_WORK TO BE COMPLETED_
Apart from the images, output the data below exactly.

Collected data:

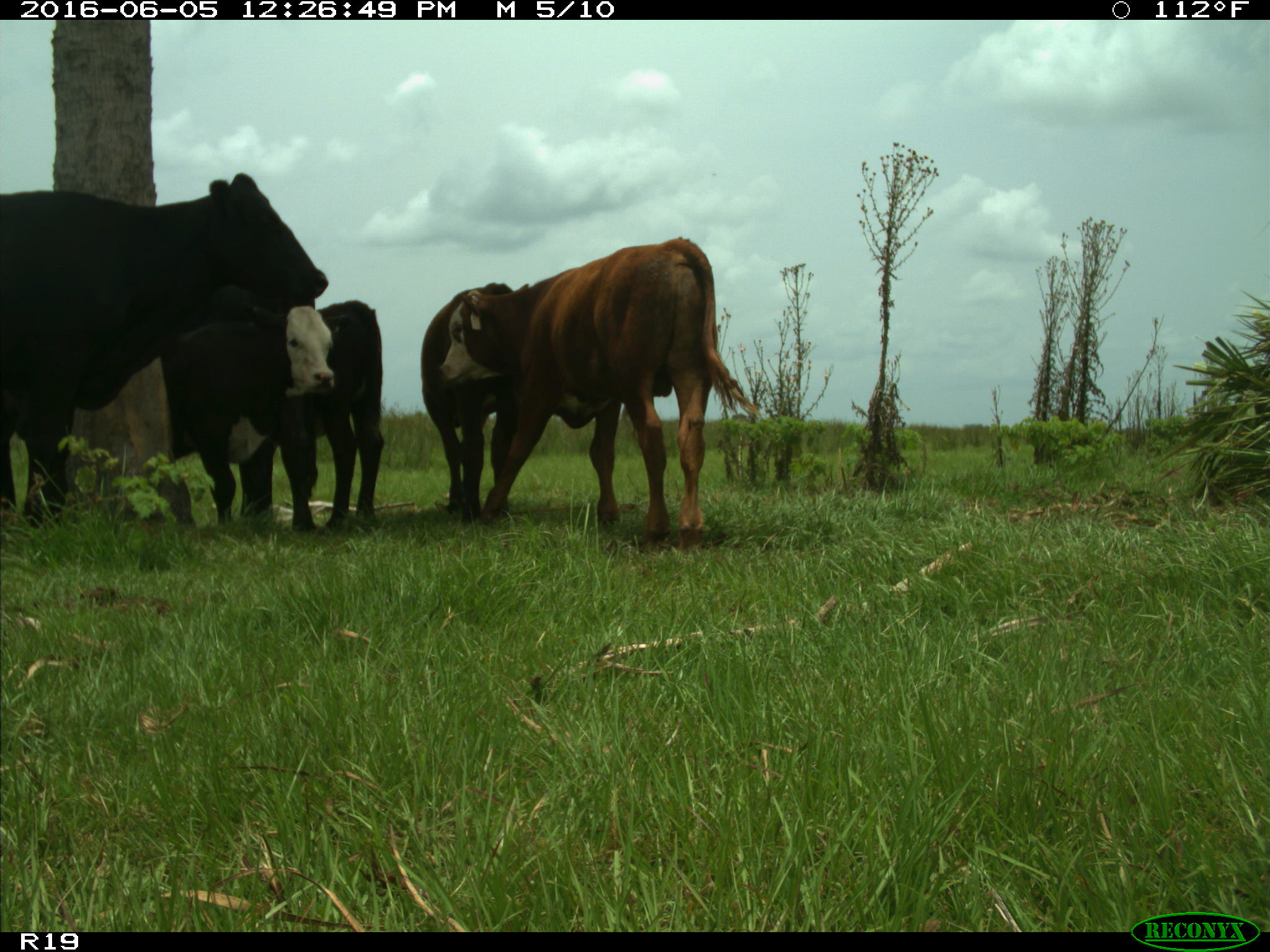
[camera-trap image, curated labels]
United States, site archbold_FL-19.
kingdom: Animalia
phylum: Chordata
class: Mammalia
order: Artiodactyla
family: Bovidae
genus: Bos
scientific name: Bos taurus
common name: domestic cow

_TASK RESPONSE_
[camera-trap image, curated labels]
United States, site archbold_FL-19.
kingdom: Animalia
phylum: Chordata
class: Mammalia
order: Artiodactyla
family: Bovidae
genus: Bos
scientific name: Bos taurus
common name: domestic cow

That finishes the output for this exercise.